• [Spatial question listing entries]:
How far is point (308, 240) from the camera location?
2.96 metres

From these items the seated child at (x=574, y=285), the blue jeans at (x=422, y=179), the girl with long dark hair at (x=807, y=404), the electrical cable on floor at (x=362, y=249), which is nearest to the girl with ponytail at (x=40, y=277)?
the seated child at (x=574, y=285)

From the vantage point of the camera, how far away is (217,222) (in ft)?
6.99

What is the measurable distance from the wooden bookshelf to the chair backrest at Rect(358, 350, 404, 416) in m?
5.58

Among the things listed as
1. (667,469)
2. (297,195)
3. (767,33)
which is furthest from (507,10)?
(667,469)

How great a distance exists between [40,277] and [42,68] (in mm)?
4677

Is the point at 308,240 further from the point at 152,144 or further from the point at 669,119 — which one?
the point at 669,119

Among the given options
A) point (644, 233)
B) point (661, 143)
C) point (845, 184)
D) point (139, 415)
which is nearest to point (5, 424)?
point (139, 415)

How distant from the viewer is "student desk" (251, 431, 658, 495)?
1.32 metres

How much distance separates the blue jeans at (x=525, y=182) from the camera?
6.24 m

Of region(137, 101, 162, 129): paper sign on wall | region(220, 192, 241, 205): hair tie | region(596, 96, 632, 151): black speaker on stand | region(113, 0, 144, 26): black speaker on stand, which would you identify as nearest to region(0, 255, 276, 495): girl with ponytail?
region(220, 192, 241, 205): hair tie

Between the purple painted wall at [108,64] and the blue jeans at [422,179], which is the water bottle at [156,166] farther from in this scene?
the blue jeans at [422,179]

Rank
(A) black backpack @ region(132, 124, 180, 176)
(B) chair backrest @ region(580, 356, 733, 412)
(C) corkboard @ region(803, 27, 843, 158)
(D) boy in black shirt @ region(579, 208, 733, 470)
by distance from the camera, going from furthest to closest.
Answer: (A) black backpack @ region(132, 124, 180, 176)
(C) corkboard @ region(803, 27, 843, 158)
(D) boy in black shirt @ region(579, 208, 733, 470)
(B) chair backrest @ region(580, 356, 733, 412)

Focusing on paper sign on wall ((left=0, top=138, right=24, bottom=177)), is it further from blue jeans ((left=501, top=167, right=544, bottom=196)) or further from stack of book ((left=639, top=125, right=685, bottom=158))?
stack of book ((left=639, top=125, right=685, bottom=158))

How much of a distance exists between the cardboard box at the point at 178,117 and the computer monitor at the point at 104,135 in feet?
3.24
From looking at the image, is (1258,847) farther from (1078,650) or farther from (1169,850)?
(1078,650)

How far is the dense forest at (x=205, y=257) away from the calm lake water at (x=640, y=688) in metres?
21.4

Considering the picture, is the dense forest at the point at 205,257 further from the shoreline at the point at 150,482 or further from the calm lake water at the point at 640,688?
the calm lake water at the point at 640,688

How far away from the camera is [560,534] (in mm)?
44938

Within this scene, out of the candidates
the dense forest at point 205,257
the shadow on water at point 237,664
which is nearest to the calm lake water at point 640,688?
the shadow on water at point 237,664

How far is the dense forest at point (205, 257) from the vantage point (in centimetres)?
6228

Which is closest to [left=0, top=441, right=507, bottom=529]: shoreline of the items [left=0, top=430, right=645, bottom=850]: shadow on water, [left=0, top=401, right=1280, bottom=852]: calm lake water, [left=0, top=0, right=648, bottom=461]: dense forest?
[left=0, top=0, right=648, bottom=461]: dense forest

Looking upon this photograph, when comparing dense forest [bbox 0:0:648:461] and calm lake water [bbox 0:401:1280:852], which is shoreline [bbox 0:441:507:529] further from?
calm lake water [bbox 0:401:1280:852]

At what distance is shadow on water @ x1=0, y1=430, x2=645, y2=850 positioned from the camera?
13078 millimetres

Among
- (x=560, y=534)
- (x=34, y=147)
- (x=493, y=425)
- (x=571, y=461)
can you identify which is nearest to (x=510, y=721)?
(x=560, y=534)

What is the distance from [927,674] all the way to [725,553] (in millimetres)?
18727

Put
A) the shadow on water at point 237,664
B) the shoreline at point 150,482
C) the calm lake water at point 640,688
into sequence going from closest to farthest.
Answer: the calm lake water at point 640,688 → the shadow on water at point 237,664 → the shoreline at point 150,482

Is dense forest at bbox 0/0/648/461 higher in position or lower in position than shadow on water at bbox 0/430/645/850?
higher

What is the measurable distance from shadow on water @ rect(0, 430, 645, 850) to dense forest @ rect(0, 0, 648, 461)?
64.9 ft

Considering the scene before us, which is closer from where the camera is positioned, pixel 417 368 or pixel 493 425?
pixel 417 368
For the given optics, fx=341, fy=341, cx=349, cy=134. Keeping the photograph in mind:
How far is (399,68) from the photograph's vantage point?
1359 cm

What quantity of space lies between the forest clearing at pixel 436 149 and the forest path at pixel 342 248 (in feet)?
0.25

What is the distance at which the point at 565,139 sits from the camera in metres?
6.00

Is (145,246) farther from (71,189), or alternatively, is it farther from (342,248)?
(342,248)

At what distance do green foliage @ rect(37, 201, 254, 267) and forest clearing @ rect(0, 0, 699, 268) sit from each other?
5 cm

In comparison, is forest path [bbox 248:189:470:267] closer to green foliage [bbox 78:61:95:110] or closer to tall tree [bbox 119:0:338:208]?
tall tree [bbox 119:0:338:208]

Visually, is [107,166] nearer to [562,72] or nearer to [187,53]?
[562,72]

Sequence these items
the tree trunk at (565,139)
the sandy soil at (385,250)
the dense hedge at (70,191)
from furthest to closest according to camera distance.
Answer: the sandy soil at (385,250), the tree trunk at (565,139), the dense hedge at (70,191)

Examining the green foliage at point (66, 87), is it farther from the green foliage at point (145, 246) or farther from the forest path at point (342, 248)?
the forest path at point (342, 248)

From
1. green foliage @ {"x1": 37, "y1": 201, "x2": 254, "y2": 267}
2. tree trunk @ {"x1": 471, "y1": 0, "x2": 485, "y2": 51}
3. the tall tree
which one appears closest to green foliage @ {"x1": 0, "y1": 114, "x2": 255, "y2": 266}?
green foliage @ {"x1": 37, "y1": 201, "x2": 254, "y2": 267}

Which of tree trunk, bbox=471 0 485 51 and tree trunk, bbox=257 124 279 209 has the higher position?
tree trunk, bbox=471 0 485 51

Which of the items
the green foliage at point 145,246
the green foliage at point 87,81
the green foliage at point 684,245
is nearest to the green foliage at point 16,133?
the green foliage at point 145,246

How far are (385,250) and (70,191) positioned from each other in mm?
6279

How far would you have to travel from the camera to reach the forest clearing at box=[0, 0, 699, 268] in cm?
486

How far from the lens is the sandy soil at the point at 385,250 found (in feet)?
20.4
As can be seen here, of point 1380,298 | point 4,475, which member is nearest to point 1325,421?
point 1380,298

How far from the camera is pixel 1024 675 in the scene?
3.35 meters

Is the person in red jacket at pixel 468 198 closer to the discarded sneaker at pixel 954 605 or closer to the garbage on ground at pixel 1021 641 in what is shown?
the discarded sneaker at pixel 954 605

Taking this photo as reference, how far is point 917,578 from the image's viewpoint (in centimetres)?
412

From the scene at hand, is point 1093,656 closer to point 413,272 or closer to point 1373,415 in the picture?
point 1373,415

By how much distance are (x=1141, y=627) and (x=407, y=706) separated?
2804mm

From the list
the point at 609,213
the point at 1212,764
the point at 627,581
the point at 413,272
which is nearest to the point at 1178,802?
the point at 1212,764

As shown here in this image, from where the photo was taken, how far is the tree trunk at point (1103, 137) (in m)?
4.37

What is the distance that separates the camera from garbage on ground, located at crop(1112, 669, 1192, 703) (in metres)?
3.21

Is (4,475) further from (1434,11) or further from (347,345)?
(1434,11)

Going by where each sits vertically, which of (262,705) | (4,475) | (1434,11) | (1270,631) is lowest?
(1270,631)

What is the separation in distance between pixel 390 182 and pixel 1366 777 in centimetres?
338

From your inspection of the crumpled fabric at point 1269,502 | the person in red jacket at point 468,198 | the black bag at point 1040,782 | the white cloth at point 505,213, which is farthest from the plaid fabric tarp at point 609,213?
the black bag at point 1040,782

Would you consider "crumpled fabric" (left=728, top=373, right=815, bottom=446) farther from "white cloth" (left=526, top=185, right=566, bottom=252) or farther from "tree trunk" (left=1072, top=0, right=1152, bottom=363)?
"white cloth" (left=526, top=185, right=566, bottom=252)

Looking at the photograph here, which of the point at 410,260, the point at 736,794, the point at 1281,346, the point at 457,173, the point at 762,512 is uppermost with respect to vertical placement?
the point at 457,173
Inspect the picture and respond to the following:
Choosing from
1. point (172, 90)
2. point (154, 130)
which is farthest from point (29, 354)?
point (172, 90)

• [Requirement]: Quote the part of the listing that runs from its beginning through the line containing "2.96 metres", both ends included.

• [Expected answer]:
How far is point (308, 240) from the camera location?
2.96 metres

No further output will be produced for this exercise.